ВАША ЗАДАЧА:
Что, согласно воспоминаниям о военной жизни в деревне, в семье в основном пили вместо молока коровы Вольды?

ТЕКСТ ДЛЯ ЧТЕНИЯ:

┄┄┄┄┄┄

Как мы пережили войну. Народные истории — страница 42 из 80

К весне в деревне появился комендант. Не помню, как его звали. Демобилизованный по ранению офицер. Он ходил в синих офицерских галифе и полушубке. Вот на него напали дезертиры, когда он ехал в Сандово, районную деревню. Но он отстрелялся, умел, значит, это делать лучше, чем они.

Когда пришла весна, потом лето, стало легче. В лесу появилось много съедобной травы, листьев. Мы лазали по деревьям, собирая урожаи птичьих яиц, и с удовольствием их выпивали. Потом пошли ягоды, грибы. Мы так наедались!

У нас была корова Вольда. Я встречал ее, когда стадо возвращалось вечером. Увидев меня, эта зараза сразу забиралась в крапиву, которая была выше моего роста. Я бегал вокруг и плакал от обиды и злости, пока не приходила мама.

Молока Вольда давала довольно много, но надо было сдавать фронту определенное количество масла, поэтому оно почти все шло в сепаратор. А мы, в основном, пили обрат. Телят, которые появлялись у Вольды, надо было отводить в Сандово. Мама завела кур, свинью. Только и куриные яйца, курятина, свинина шли для фронта. Мы питались, в основном, картошкой, грибами, квашеной капустой и огурцами. Но их тоже надо было сдавать фронту. Или деньгами. С солью было тяжко. Отец оставил нам свой денежный аттестат, поэтому было на что купить соль. Правда, такой голод, как в первую зиму, ушел.

┄┄┄┄┄┄

ИСХОДНЫЕ ДАННЫЕ:
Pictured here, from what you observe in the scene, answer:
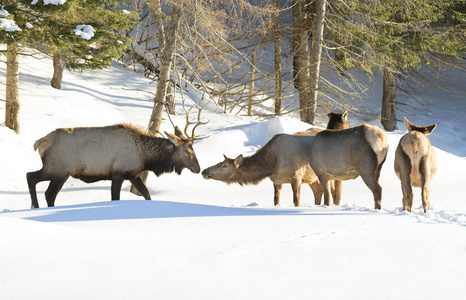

┄┄┄┄┄┄

РЕЗУЛЬТАТ УПРАЖНЕНИЯ:
В семье в основном пили обрат.